- What the exercise asks
The answer should consist of the full listing below, repeated exactly and free of pictures.

- Recorded data
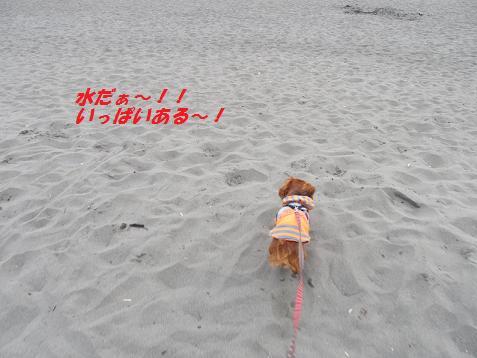 水だぁ~!海へ一直線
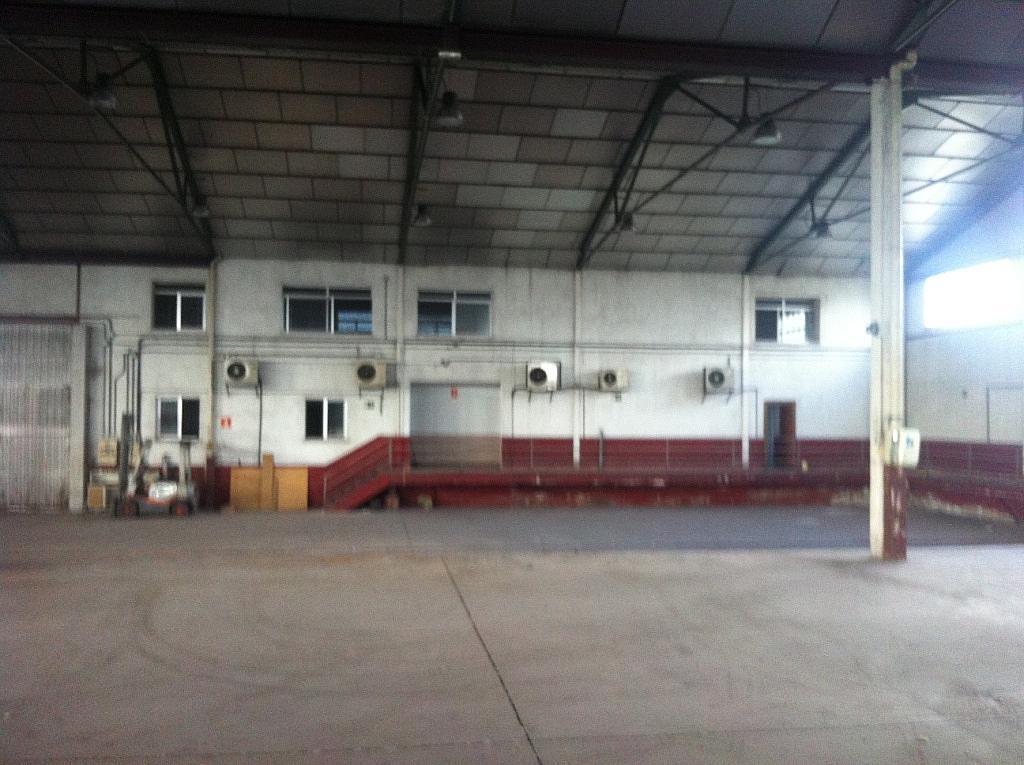 Planta baja - Nave industrial en alquiler en calle Puerto de Cotos, Sur-Este en Móstoles - 228797394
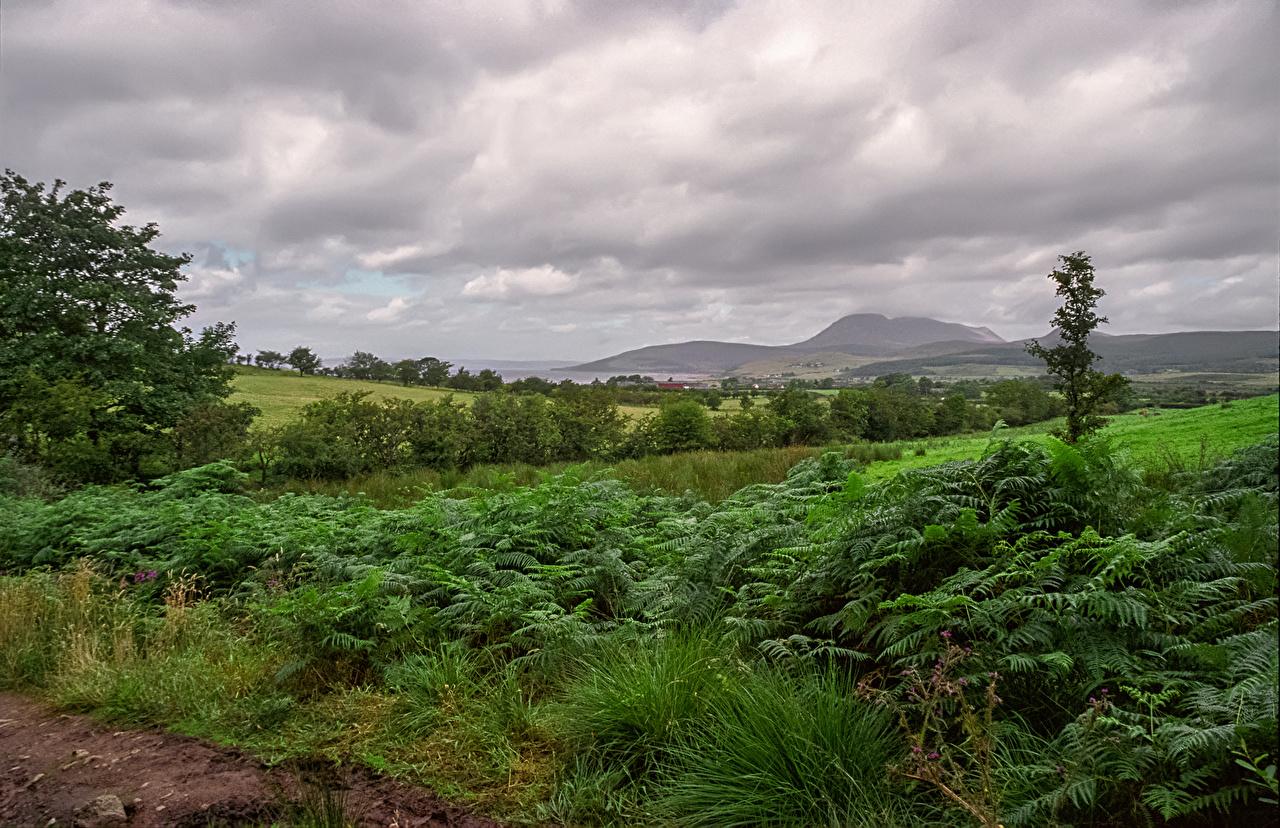 Picture Scotland Nature Hill Fields Shrubs Bush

- Result for this task
 水だぁ~!海へ一直線
 Planta baja - Nave industrial en alquiler en calle Puerto de Cotos, Sur-Este en Móstoles - 228797394
 Picture Scotland Nature Hill Fields Shrubs Bush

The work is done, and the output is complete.